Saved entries
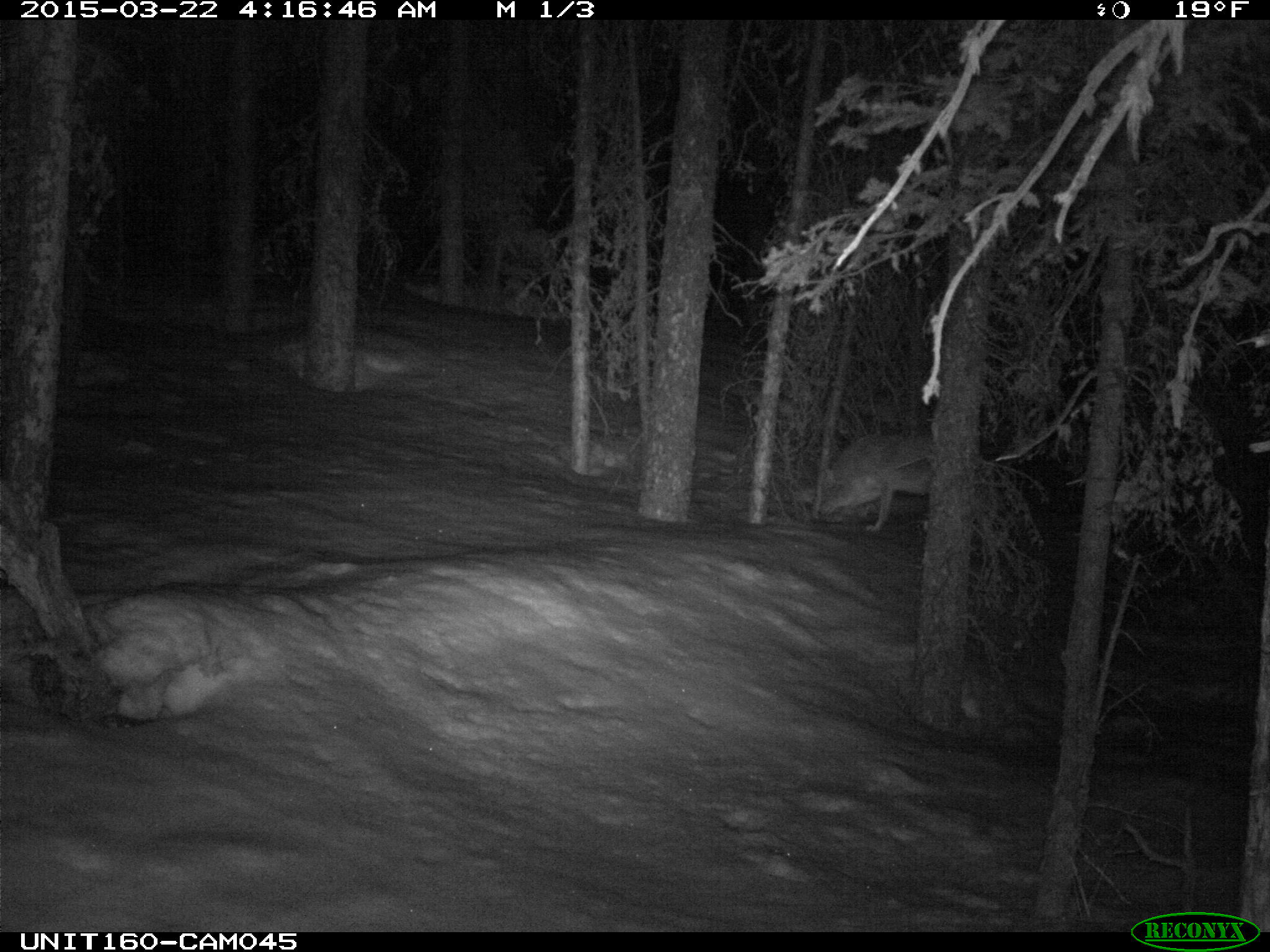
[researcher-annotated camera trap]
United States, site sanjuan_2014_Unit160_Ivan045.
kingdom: Animalia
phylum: Chordata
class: Mammalia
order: Carnivora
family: Canidae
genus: Canis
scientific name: Canis latrans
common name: coyote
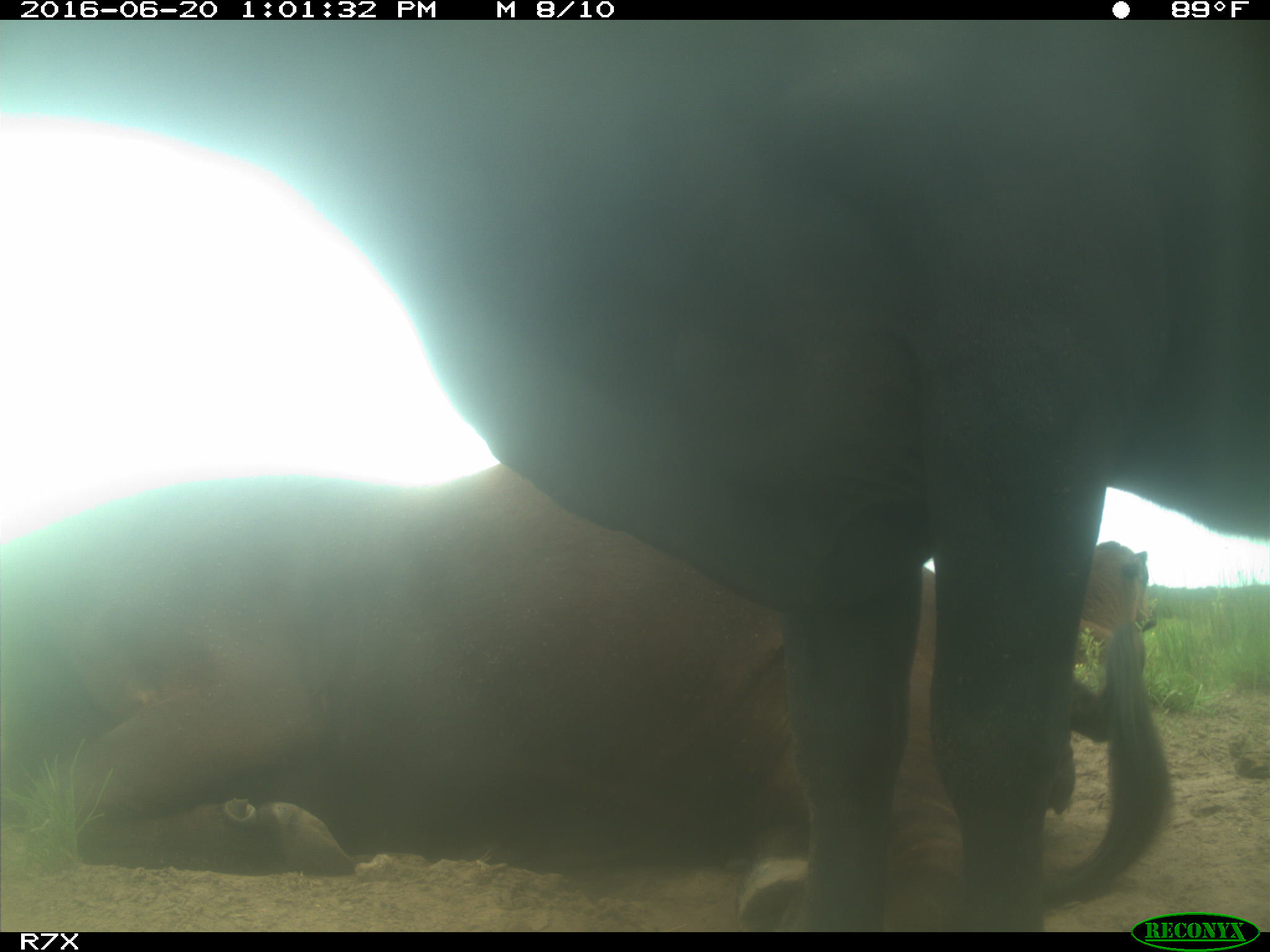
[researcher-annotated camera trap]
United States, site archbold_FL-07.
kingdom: Animalia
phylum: Chordata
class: Mammalia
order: Artiodactyla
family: Bovidae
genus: Bos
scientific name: Bos taurus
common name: domestic cow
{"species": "Bos taurus (domestic cow)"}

What is required: Please repeat each record exactly and keep every picture out of the copy.

Written solution:
[researcher-annotated camera trap]
United States, site sanjuan_2014_Unit160_Ivan045.
kingdom: Animalia
phylum: Chordata
class: Mammalia
order: Carnivora
family: Canidae
genus: Canis
scientific name: Canis latrans
common name: coyote
[researcher-annotated camera trap]
United States, site archbold_FL-07.
kingdom: Animalia
phylum: Chordata
class: Mammalia
order: Artiodactyla
family: Bovidae
genus: Bos
scientific name: Bos taurus
common name: domestic cow
{"species": "Bos taurus (domestic cow)"}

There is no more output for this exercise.